Accelerating Change with Interim Healthcare Executive Leadership

by | Oct 3, 2017

An Interim Healthcare Executive Leadership strategy can help healthcare organizations and medical group practices to:

  • Accelerate change
  • Catalyze operational initiatives
  • Keep the organization moving forward

During the often 6-month plus process for recruiting a replacement for a key executive role, or during a time of leadership transition where the long-term value of the role is being assessed, the deployment of an Interim Healthcare Executive Leader can give senior leaders and their board of trustees a much-needed boost in these very challenging times. Interim Healthcare Executive Leaders are highly experienced, adaptable, and reliable professionals. They are enthusiastic and intrepid change agents who can quickly assess operational performance gaps, existing management strengths and weaknesses, and opportunities for improved physician alignment and integration. They provide senior leadership and/or the board of trustees the time they need to focus on other pressing issues during a prolonged leadership transition.

More Than an Extra Pair of Hands

An Interim Healthcare Executive is more than just an extra pair of hands during a transition. The Interim Healthcare Executive comes with a fresh perspective, can objectively assess the situation and, with this fresh pair of eyes, can assist senior leadership to reprioritize and recalibrate its efforts. Where politics and long-standing, and sometimes, dysfunctional relationships are the reality and burden of the incumbent or outgoing senior leader, the Interim Healthcare Executive can step in free of these constraints and act as a “Doer” to accelerate change, implement needed actions, and plough the road for a longer-term successor.

Catalyst vs. Placeholder

In today’s fast-changing environment, healthcare organizations and physician group practices cannot afford to stand still. The external regulatory, reimbursement, and technology environment is driving exponential change in our industry. Indeed, maintaining or defending the “status quo” is a recipe for extinction. To that end, the Interim Healthcare Executive is best utilized as a catalyst for change in an organization that may be at risk of losing momentum or getting stuck. Many of us have worked in healthcare organizations where the cultural inertia, political barriers, and fear of change have been daunting detractors for critically needed evolution. Organizations that cannot respond to these changes or, better yet, proactively tackle these challenges will be left behind.

Business Partners for Physician Leaders

With the advent of more physician leaders in senior administrative roles in health systems and large medical group practices, the utility of a “dyad” non-physician partner is evident. Many new physician leaders are talented clinicians and have credible clinical leadership skills, however, they cannot “do it all.” When transitioning to a physician leadership model, the Interim Healthcare Executive can serve as a supportive business partner and can be utilized effectively to boost the physician leader’s efforts. This partnership can ensure success during a leadership transition as well as assess the need for a longer-term executive administrative partner. The Interim Healthcare Executive has valuable depth of knowledge in strategic, operational, and financial areas of the enterprise and can be a valuable partner to the new physician leader.

## DATA LISTING

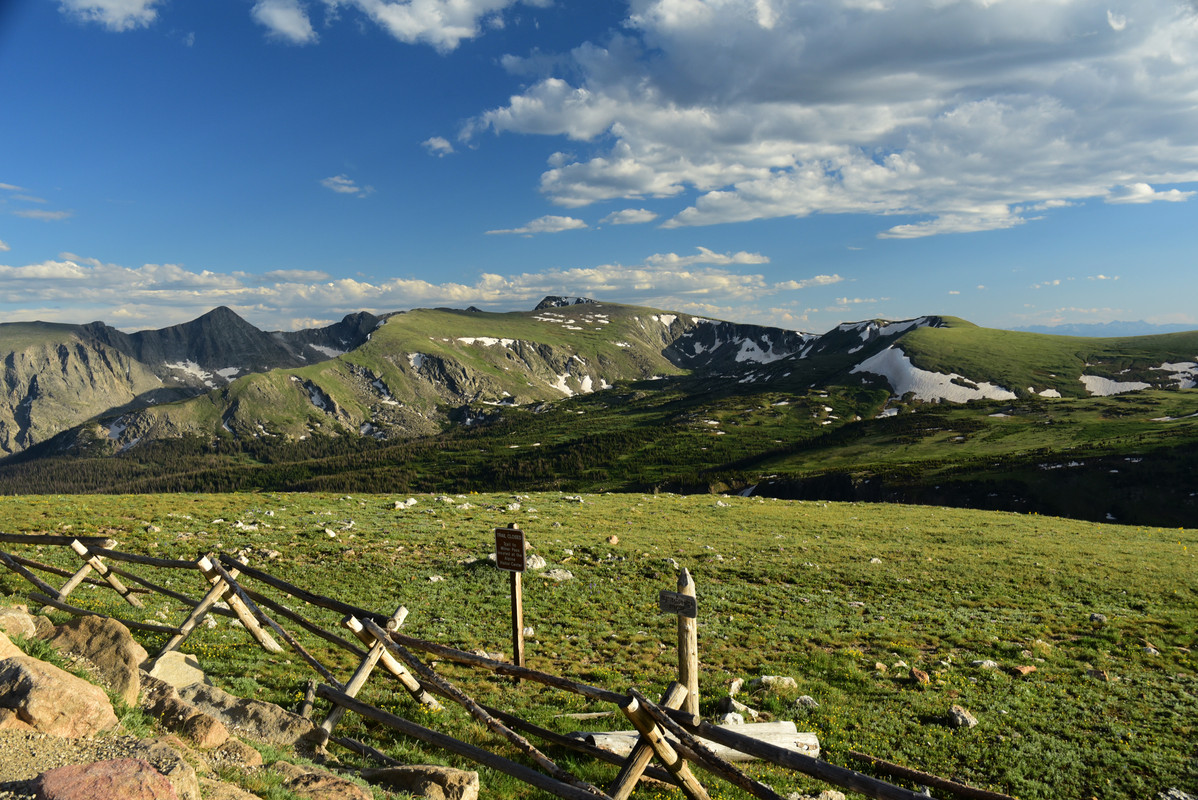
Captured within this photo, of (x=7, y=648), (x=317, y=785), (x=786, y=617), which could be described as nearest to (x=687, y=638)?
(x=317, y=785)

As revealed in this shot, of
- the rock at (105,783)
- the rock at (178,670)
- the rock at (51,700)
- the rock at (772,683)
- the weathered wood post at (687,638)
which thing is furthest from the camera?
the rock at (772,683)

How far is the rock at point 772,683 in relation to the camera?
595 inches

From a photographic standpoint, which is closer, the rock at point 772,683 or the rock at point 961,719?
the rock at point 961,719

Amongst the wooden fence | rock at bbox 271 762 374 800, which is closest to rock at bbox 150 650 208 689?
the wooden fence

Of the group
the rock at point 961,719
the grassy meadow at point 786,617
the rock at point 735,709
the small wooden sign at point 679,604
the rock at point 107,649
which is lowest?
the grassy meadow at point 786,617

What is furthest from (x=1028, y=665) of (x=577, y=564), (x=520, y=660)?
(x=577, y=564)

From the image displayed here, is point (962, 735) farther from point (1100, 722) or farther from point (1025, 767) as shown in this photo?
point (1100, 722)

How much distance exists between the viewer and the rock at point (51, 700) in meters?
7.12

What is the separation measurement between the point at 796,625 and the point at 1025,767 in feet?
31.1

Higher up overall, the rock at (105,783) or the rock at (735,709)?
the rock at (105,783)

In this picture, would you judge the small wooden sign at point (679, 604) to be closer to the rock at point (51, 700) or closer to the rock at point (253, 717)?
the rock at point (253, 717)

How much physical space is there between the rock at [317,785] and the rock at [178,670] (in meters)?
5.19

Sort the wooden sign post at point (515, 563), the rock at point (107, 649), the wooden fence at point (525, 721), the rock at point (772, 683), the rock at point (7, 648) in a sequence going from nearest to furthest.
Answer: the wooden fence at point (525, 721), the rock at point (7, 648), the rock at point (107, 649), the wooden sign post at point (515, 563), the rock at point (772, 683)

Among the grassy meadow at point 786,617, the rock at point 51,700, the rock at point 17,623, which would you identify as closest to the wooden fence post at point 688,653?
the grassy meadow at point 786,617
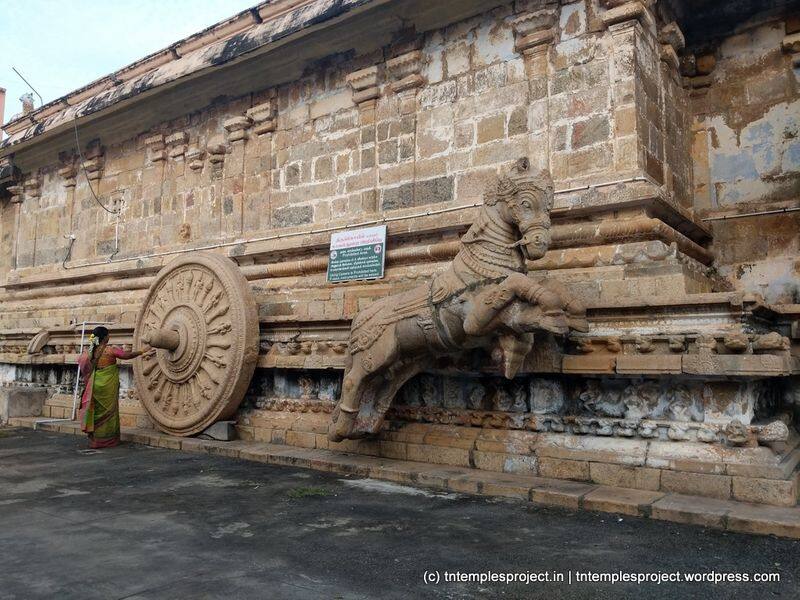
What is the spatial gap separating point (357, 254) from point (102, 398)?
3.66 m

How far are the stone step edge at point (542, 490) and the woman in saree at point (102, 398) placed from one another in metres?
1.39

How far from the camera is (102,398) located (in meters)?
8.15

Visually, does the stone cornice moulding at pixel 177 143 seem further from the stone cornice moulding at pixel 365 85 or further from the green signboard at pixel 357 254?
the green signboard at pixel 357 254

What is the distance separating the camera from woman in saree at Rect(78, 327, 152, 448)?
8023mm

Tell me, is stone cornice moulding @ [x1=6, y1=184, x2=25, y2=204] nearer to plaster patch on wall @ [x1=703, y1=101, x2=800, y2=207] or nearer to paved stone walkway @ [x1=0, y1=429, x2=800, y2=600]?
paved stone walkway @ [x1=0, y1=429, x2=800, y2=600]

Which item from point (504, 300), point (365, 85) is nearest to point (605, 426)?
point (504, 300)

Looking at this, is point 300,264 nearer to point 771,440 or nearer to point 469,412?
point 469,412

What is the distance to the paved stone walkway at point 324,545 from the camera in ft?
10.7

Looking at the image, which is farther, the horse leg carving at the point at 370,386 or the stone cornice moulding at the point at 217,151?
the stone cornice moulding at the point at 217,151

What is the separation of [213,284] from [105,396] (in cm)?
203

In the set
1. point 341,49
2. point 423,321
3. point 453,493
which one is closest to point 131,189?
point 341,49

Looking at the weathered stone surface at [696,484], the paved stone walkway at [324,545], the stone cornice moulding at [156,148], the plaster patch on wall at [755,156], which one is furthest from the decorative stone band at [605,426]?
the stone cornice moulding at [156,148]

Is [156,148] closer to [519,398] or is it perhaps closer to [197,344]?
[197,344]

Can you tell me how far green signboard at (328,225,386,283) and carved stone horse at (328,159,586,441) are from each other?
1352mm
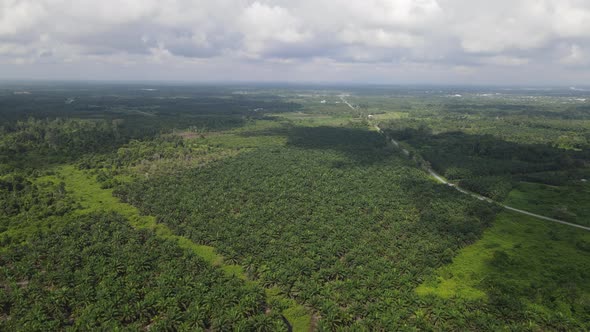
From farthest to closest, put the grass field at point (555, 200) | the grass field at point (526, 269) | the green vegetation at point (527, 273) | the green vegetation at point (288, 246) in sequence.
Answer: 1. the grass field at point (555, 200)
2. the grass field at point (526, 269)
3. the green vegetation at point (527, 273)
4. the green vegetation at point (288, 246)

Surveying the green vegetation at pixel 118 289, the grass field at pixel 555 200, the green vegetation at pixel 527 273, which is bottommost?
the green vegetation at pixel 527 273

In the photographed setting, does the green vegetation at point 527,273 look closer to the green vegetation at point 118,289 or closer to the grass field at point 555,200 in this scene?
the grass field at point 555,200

## ABOUT THIS TASK
In the article on interim healthcare executive leadership:
(a) How long does the process of recruiting a replacement for a key executive role often take?
(b) What does the article call maintaining or defending the "status quo"?
(c) In which three areas of the enterprise does the Interim Healthcare Executive have valuable depth of knowledge?

## RESULT
(a) Often six months or more.
(b) A recipe for extinction.
(c) Strategic, operational, and financial.